Dental Health and Root Canals
In the past, if you had a tooth with a diseased nerve, you would probably lose that tooth. Today, with a special dental procedure called root canal treatment, your tooth can be saved. Root canals are a relatively simple procedure involving one to three office visits. Best of all, having a root canal when necessary can save your tooth and your smile! Dr. Moulton can perform root canals on simple cases, such as anterior teeth that have only one root, but will likely refer you to an endodontist specialist for root canal treatment on a more involved case, such as a large molar.
What is the purpose of a root canal?
A tooth's nerve is not vitally important to a tooth's health and function after the tooth has emerged through the gums. Its only function is sensory – to provide the sensation of hot or cold. The presence or absence of a nerve will not affect the day-to-day functioning of the tooth.
When a tooth is cracked or has a deep cavity, bacteria can enter the pulp tissue and germs can cause an infection inside the tooth. If left untreated, an abscess may form. If the infected tissue is not removed, pain and swelling can result. Without the proper treatment, your tooth may have to be removed.
What are the signs that a root canal is needed?
Teeth that require root canal therapy are not always painful. However, signs you may need a root canal include severe toothache, pain upon chewing or application of pressure, prolonged sensitivity or pain in response to hot and cold temperatures, a dark discoloration of the tooth, and swelling and tenderness in the nearby gums. If you experience any of these symptoms, contact your doctor.
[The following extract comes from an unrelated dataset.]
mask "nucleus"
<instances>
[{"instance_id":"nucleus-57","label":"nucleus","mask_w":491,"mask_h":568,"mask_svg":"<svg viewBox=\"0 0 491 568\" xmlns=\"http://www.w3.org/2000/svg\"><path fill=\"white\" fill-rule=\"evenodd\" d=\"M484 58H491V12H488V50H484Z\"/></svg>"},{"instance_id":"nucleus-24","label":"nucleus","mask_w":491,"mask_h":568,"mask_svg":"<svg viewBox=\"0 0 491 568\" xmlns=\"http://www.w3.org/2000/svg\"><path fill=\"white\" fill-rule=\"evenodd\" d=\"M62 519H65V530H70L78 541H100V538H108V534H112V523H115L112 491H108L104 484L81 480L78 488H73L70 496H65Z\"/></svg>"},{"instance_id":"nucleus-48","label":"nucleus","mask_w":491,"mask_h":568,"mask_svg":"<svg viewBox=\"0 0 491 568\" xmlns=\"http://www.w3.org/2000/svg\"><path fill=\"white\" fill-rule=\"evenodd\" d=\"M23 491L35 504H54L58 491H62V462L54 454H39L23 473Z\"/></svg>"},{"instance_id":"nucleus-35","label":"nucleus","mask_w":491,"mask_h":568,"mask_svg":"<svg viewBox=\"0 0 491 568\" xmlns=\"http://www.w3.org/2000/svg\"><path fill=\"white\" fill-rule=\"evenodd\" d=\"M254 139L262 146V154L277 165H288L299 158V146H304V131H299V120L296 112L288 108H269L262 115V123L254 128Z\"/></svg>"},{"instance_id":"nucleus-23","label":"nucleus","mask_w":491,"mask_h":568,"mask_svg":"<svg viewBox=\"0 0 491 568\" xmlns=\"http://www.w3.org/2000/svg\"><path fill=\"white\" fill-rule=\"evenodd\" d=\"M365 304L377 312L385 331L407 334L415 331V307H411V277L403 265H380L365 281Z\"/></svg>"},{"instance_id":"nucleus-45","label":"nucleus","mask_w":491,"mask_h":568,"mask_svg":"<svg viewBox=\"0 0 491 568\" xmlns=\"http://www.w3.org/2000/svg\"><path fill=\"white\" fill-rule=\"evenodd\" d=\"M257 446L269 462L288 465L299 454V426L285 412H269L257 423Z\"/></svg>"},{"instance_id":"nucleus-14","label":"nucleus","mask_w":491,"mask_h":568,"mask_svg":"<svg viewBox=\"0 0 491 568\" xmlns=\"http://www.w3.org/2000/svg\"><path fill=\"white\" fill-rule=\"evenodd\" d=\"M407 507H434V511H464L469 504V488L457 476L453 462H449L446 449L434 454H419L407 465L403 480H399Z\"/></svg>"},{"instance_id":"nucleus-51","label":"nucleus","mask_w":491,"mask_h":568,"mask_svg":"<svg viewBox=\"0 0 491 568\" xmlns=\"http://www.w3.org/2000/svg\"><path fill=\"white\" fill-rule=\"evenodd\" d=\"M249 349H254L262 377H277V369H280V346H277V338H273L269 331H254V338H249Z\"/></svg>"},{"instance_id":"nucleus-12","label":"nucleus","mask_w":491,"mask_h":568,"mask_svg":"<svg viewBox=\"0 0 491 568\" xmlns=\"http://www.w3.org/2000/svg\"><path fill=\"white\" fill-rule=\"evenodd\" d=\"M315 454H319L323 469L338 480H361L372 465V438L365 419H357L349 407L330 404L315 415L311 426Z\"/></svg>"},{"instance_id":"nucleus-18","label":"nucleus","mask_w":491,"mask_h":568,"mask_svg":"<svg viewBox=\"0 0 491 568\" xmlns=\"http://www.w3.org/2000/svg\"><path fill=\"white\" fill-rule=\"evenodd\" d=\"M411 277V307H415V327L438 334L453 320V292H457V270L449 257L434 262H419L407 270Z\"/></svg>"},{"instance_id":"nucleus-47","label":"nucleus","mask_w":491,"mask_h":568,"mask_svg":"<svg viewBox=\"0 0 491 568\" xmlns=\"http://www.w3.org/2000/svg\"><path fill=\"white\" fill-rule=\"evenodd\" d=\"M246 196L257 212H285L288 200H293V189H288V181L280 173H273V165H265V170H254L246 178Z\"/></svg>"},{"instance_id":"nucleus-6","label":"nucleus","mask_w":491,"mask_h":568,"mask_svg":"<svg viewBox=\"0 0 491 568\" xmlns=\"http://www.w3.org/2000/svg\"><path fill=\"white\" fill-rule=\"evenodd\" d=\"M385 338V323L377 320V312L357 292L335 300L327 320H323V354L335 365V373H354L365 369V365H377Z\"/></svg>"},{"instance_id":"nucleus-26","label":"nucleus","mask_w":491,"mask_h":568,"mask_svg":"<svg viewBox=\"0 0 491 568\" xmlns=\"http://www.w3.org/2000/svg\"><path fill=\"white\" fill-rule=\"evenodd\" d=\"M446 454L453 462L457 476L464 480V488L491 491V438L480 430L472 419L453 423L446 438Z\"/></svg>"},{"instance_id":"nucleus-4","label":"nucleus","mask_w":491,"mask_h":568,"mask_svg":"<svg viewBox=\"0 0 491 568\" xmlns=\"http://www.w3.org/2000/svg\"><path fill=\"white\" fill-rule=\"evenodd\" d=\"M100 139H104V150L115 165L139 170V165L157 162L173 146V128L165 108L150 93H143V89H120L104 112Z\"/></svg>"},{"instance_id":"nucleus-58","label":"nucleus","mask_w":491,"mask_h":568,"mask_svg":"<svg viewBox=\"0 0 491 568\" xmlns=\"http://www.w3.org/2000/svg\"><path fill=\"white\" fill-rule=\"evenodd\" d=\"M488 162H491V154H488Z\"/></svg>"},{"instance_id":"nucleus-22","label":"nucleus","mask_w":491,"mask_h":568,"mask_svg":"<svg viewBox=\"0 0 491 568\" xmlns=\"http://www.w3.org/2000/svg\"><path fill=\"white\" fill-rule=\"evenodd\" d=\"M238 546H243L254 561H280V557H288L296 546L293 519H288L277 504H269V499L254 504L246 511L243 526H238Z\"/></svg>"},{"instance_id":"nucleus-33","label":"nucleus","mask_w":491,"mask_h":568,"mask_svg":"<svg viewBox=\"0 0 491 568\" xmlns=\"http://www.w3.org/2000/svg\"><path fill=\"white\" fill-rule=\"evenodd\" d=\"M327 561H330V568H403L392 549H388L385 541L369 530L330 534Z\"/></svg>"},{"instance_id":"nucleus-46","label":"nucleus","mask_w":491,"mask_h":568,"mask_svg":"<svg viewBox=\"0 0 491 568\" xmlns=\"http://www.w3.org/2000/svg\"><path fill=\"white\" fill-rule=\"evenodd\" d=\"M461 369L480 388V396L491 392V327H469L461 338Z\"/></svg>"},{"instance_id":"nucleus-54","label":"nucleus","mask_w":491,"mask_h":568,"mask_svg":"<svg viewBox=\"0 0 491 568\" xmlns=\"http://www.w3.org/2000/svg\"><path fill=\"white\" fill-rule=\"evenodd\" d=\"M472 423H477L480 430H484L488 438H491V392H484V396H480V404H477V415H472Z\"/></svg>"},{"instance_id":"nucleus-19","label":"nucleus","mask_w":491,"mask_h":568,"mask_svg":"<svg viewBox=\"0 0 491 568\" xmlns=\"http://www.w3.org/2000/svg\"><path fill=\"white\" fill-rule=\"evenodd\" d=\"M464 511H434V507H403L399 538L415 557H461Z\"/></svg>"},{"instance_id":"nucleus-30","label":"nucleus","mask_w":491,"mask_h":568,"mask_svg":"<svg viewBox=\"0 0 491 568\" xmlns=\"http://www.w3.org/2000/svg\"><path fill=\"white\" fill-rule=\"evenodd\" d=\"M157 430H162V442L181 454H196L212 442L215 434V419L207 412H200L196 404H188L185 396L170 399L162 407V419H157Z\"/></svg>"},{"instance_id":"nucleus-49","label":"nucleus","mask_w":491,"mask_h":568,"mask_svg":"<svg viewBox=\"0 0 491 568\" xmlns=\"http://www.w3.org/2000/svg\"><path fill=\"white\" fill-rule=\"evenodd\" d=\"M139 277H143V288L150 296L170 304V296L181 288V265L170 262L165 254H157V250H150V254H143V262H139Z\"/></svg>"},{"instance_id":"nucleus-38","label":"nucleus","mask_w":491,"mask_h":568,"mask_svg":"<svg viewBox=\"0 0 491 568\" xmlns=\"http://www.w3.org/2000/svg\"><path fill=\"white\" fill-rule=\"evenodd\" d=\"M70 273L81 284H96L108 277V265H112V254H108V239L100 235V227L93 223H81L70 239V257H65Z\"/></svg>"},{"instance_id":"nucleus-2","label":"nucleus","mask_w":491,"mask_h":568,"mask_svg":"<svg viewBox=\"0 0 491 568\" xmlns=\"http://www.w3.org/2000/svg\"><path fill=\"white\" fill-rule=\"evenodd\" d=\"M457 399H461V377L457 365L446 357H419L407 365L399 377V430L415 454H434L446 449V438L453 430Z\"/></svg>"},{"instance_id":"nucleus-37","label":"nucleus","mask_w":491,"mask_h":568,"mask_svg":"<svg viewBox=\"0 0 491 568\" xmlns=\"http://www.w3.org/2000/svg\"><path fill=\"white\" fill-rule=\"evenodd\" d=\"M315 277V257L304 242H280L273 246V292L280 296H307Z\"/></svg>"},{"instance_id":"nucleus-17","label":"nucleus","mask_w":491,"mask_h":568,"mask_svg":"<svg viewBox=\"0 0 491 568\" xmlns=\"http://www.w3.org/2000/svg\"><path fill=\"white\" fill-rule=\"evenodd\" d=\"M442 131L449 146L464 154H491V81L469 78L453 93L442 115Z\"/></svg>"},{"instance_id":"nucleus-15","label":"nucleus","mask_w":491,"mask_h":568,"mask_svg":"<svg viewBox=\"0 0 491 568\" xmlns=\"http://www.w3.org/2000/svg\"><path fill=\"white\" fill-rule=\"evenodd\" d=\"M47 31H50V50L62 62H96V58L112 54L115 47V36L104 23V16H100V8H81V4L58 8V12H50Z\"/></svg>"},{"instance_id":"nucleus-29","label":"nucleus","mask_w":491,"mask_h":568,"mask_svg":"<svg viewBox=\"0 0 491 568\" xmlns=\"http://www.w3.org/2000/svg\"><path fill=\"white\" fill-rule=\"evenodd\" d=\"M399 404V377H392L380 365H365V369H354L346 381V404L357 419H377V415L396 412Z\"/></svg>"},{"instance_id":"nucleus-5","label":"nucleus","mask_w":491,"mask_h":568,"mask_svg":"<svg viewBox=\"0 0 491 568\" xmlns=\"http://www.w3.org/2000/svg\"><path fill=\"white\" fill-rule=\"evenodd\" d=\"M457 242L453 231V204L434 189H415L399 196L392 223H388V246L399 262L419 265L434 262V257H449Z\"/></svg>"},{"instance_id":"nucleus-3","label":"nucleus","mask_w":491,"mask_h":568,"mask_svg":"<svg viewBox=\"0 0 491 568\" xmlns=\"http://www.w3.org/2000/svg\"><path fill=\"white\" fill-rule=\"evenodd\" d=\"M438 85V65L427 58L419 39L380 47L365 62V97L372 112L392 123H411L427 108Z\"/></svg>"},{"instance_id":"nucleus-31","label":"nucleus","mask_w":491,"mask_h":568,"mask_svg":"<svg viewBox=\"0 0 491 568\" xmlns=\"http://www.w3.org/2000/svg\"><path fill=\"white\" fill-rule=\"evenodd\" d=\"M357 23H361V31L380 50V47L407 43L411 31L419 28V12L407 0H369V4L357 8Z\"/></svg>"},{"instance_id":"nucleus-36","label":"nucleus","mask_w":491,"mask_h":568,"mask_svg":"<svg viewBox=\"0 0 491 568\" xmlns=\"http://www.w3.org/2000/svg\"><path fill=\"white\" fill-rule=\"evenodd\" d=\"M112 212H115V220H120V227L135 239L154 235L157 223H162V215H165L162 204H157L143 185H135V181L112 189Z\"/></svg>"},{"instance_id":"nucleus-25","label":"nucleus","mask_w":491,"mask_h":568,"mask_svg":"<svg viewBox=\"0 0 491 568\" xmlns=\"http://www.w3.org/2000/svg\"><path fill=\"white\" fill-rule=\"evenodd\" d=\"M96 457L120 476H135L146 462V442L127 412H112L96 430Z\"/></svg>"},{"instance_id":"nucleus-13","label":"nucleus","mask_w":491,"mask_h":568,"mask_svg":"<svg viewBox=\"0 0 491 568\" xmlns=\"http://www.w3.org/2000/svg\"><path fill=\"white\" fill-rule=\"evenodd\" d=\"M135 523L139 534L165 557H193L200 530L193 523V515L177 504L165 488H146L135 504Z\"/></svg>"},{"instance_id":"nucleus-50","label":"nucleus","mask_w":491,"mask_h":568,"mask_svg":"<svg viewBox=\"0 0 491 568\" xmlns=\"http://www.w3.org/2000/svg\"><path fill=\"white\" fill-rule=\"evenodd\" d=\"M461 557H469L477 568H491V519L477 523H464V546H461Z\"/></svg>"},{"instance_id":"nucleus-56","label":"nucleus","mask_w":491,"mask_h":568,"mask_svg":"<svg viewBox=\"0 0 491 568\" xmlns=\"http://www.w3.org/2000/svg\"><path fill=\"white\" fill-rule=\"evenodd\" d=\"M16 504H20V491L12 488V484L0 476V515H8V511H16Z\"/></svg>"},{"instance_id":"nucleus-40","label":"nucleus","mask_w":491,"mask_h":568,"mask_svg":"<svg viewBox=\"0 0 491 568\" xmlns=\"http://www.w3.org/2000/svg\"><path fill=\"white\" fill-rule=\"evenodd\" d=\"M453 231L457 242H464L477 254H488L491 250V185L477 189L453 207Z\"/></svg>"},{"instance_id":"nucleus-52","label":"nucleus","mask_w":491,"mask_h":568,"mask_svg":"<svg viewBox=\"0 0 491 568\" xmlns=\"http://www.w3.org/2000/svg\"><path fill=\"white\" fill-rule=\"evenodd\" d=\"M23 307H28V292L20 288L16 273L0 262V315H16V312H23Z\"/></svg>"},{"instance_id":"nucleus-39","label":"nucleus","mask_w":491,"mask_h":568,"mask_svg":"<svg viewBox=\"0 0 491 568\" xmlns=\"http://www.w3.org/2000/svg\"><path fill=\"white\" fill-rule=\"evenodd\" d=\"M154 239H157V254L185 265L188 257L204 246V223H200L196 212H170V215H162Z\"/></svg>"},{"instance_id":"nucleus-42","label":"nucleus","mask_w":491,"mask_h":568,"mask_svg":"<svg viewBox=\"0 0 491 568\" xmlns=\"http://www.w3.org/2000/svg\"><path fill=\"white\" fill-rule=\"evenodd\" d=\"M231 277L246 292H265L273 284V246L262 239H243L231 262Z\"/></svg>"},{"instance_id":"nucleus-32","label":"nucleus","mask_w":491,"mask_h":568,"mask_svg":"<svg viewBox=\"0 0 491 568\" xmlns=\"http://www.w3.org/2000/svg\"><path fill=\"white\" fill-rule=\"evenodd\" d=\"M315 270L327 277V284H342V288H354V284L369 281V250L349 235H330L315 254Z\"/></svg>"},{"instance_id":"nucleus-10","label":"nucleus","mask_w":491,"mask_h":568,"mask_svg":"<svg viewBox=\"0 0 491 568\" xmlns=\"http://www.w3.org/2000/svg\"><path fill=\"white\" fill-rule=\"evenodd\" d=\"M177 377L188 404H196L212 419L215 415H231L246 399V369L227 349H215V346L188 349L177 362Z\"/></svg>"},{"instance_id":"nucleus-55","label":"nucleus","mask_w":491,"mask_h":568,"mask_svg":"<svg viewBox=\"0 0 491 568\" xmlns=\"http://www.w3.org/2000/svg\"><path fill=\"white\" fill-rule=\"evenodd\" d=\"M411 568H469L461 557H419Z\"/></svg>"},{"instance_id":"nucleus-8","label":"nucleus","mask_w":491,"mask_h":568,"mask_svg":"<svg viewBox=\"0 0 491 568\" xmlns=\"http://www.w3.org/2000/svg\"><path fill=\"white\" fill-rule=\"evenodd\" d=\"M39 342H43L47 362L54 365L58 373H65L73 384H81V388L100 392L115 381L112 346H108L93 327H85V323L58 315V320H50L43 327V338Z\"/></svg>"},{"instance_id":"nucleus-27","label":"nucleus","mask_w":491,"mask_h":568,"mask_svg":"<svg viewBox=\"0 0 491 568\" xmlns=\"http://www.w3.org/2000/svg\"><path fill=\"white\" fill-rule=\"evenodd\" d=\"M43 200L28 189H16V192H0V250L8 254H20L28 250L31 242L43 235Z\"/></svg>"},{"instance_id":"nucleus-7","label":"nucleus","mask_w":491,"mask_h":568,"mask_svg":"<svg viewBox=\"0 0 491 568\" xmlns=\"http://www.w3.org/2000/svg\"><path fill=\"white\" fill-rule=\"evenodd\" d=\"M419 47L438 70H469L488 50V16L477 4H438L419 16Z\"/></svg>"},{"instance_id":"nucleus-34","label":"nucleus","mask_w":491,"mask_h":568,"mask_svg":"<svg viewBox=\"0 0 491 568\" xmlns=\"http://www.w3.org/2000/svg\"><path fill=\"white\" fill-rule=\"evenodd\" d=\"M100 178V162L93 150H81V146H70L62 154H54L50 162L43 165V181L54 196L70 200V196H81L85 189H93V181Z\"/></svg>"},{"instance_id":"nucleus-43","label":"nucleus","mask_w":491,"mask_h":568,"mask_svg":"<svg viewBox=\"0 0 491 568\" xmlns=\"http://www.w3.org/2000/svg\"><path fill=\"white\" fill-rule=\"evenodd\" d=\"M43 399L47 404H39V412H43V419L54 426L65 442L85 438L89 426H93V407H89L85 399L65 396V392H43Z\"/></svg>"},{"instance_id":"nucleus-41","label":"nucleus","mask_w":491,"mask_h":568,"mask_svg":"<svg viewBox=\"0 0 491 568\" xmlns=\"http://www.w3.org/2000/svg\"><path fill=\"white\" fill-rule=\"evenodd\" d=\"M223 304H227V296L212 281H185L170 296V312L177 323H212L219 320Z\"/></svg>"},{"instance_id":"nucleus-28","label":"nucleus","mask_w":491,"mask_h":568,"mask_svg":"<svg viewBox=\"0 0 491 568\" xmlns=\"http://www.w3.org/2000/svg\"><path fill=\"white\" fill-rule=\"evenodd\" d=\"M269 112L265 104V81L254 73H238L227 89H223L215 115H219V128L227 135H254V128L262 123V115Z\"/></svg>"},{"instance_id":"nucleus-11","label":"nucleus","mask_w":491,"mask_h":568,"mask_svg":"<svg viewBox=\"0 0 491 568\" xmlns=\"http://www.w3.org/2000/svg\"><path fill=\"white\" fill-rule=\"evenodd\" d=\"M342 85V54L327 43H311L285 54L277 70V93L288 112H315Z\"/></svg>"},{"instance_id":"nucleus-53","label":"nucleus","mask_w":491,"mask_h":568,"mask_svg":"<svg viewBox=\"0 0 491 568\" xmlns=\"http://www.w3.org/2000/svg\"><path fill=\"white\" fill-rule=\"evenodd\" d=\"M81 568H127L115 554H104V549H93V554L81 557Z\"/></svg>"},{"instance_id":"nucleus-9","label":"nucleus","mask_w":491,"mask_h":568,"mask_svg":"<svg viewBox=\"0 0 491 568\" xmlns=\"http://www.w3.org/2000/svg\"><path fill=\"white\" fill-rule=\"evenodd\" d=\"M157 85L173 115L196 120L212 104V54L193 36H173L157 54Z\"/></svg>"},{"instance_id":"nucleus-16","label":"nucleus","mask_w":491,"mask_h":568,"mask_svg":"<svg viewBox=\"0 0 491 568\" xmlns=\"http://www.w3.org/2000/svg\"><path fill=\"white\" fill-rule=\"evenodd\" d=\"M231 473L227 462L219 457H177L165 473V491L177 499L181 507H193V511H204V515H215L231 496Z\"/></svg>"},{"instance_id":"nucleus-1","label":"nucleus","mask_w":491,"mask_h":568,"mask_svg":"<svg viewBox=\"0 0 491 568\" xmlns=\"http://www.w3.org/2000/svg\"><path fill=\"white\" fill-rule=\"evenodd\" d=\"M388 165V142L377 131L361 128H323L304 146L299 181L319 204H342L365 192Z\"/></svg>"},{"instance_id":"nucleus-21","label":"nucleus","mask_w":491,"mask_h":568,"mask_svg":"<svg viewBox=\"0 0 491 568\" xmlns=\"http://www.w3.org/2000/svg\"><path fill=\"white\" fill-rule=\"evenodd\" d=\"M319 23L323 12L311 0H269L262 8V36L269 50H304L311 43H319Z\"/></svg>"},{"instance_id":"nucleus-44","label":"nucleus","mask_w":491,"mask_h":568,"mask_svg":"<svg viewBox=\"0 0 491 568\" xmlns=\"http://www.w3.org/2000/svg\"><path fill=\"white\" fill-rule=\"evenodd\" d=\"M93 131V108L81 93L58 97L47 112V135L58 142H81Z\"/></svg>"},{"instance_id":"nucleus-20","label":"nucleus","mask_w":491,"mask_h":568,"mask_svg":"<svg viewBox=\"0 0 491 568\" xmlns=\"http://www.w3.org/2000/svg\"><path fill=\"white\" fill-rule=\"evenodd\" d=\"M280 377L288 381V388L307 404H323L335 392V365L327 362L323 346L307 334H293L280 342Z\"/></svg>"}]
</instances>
What happens during a root canal?
Root canal treatment involves one to three visits. During treatment, Dr. Moulton or an endodontist (a dentist who specializes in problems with the nerves of the teeth) will remove the inflamed or infected nerve of the tooth. Without a nerve, there will be no more pain! Next, the inside of the tooth will be carefully cleaned, disinfected, and sealed with a rubber-like material called gutta percha. Finally, the tooth is filled with a temporary filling. Your doctor may suggest placing a permanent filling, or a crown, to strengthen and protect the tooth from breakage. As long as you continue to care for your teeth and gums with regular brushing, flossing, and checkups, your restored tooth can last a lifetime.
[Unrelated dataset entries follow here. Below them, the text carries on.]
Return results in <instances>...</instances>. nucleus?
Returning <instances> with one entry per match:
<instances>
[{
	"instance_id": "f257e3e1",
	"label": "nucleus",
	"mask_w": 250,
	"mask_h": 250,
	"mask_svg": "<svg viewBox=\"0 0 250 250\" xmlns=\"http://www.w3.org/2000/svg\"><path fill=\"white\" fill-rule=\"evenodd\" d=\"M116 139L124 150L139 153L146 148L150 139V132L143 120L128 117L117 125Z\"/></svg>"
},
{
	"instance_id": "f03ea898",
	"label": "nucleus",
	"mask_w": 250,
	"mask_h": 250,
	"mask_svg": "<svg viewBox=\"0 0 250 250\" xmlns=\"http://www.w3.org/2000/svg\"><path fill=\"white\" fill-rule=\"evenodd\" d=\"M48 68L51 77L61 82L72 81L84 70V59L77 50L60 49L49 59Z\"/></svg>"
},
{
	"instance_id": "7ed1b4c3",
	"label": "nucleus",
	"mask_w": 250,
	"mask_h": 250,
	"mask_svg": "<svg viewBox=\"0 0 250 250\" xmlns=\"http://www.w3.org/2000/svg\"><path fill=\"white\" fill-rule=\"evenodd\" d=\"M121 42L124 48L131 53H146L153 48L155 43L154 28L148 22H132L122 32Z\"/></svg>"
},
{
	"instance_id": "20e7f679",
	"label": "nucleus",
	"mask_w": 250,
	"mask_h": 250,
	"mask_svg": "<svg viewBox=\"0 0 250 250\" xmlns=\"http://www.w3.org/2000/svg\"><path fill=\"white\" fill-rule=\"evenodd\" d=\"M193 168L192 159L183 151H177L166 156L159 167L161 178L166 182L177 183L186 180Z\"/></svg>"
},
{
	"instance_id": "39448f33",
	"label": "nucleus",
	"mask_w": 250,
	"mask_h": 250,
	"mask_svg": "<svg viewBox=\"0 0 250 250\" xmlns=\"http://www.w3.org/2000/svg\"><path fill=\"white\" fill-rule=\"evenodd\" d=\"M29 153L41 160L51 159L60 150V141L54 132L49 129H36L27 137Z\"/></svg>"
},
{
What happens after a root canal?
After the procedure, an antibiotic may be prescribed to avoid any potential infections. A tooth that has had a root canal will become weak and brittle over time. To avoid the tooth or root from breaking, the tooth will require a permanent filling, or crown, to protect the underlying tooth structure. This procedure can be performed at Dr. Moulton's office. A permanent filling, or crown, also properly seals the root canal access hole and prevents any bacteria from from entering and infecting the tooth.